NELL-1 increases pre-osteoblast mineralization using both phosphate transporter Pit1 and Pit2

Catherine M. Cowan, Xinli Zhang, Aaron W. James, T. Mari Kim, Nichole Sun, Benjamin Wu, Kang Ting, Chia Soo

Research output: Contribution to journalArticlepeer-review

Abstract

NELL-1 is a potent osteoinductive molecule that enhances bone formation in multiple animal models through currently unidentified pathways. In the present manuscript, we hypothesized that NELL-1 may regulate osteogenic differentiation accompanied by alteration of inorganic phosphate (Pi) entry into the osteoblast via sodium dependent phosphate (NaPi) transporters.
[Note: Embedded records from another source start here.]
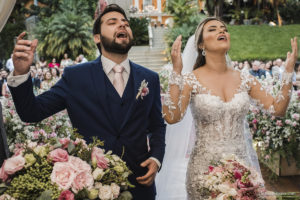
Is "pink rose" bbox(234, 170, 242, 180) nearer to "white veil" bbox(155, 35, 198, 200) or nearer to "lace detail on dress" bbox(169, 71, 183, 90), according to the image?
"lace detail on dress" bbox(169, 71, 183, 90)

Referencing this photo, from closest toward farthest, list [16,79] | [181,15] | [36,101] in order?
1. [16,79]
2. [36,101]
3. [181,15]

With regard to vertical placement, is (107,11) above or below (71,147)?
above

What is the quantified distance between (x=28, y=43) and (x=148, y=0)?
45215 mm

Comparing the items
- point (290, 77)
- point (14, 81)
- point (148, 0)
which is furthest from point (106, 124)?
point (148, 0)

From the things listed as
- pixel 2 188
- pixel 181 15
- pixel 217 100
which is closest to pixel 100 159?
pixel 2 188

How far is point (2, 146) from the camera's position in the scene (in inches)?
64.0

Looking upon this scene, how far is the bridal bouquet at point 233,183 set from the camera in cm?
160

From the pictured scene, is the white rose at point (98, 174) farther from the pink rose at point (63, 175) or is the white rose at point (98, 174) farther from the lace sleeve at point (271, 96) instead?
the lace sleeve at point (271, 96)

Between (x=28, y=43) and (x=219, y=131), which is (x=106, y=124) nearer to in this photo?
(x=28, y=43)

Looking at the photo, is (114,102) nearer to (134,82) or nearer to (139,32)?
(134,82)

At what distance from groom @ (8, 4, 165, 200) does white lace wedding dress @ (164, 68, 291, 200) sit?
0.51 meters

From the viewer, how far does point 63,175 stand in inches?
50.4

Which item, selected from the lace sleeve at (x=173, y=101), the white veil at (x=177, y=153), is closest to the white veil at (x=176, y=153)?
the white veil at (x=177, y=153)

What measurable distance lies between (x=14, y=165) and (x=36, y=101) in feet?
2.59
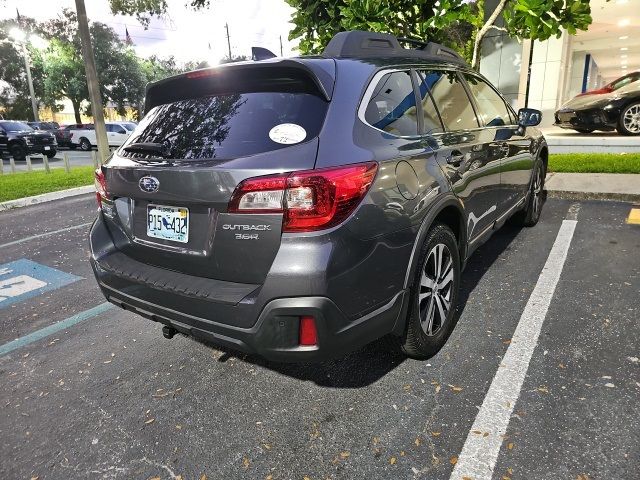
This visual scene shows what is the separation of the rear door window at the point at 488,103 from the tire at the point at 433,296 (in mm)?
1403

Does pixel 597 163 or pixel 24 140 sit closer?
pixel 597 163

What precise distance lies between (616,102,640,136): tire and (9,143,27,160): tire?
859 inches

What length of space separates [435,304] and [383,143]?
3.60 feet

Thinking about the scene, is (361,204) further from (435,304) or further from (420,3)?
(420,3)

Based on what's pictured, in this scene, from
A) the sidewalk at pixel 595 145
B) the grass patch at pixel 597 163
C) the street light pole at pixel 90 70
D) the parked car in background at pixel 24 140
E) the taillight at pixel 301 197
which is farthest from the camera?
the parked car in background at pixel 24 140

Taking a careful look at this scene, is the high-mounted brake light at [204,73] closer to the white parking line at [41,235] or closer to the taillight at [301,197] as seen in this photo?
the taillight at [301,197]

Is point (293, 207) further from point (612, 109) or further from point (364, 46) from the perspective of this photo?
point (612, 109)

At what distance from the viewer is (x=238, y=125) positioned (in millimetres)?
2232

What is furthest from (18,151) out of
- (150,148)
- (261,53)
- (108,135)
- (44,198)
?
(150,148)

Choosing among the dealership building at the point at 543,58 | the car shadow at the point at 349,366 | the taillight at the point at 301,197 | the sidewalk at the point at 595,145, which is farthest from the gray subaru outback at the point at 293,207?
the dealership building at the point at 543,58

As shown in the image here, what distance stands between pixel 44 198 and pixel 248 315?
8.57m

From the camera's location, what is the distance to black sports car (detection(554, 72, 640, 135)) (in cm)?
1095

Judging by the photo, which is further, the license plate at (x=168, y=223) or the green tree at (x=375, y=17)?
the green tree at (x=375, y=17)

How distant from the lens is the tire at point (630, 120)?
35.9 ft
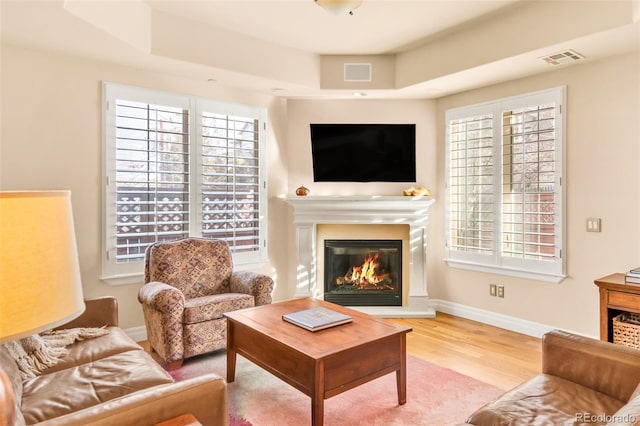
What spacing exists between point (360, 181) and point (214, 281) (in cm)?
209

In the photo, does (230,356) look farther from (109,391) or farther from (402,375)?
(402,375)

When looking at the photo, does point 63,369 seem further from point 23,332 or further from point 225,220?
point 225,220

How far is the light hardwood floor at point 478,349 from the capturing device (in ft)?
10.3

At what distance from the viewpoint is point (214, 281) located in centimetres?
386

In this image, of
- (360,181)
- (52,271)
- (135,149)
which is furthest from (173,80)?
(52,271)

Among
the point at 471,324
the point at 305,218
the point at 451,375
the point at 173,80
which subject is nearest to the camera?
the point at 451,375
To determine this, MC3T3-E1 pre-osteoblasts were cultured in the presence of recombinant human (rh)NELL-1 or rhBMP-2. Analysis was performed for intracellular Pi levels through malachite green staining, Pit-1 and Pit-2 expression, and forced upregulation of Pit-1 and Pit-2. Results showed rhNELL-1 to increase MC3T3-E1 matrix mineralization and Pi influx associated with activation of both Pit-1 and Pit-2 channels, with significantly increased Pit-2 production. In contrast, Pi transport elicited by rhBMP-2 showed to be associated with increased Pit-1 production only. Next, neutralizing antibodies against Pit-1 and Pit-2 completely abrogated the Pi influx effect of rhNELL-1, suggesting rhNELL-1 is dependent on both transporters. These results identify one potential mechanism of action for rhNELL-1 induced osteogenesis and highlight a fundamental difference between NELL-1 and BMP-2 signaling.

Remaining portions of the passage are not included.